New York Federal Criminal Practice Blog
June 13, 2008

Second Circuit Holds that Sentences Without Presentence Allocution Must Be Vacated

All defense lawyers have experienced a client wresting victory from the jaws of defeat with their heartfelt words at sentencing (and vice versa).  Now, in United States v. Gonzalez, 07-4824-cr, 2008 WL 2357234 (2d Cir. June 11, 2008), the Second Circuit has held, overruling prior precedent, that the defendant's right under Rule 32 to address the sentencing court and save his butt or shoot himself in the foot prior to the imposition of sentence is absolute, and cannot be given effect after the sentence has been imposed.

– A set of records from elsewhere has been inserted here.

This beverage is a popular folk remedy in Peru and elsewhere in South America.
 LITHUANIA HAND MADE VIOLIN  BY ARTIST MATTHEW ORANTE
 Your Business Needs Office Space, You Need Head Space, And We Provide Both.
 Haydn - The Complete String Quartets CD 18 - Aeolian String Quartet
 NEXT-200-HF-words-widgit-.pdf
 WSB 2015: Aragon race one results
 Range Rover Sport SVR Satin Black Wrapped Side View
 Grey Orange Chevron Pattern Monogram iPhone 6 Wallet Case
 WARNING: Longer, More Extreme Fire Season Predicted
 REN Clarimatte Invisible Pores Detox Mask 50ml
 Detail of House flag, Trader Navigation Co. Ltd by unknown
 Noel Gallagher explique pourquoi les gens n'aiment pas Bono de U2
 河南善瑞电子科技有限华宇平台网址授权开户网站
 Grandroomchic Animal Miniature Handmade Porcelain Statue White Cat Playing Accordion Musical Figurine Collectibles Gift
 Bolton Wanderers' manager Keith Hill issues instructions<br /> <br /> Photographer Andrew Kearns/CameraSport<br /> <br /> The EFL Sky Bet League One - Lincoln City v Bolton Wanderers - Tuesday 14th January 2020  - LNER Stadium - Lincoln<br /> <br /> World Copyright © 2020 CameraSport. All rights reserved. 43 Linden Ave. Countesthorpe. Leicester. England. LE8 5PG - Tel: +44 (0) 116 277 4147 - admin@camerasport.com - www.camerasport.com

As Judge Newman, writing for the Court, sensibly points out:  "Whatever the value of sentencing allocution, neither a defendant nor observers in the courtroom are likely to believe that an opportunity to try to talk a judge out of a sentence already imposed is as effective as an opportunity to speak before a sentence has been imposed."

Thus, the sentence of Gonzalez - and any defendant going forward who is similarly denied an opportunity at presentence allocution - is vacated and a new sentencing proceeding must be held in accordance with Rule 32. 

The Court also vacated the sentence for the judge's failure to explain his reasons for departing above the applicable guideline range.  Here, the district court had sentenced a defendant on supervised release to two years, more than double the ten-month high end of the applicable range for the supervised release violation.  The Court criticized the brevity of the reasons given for the departure, noting that it was unclear if the sentencing court considered the  Sentencing Commission's policy statement concerning violation of supervised release that "the court should sanction primarily the defendant's breach of trust, while taking into account, to a limited degree, the seriousness of the underlying violation and the criminal history of the violator.”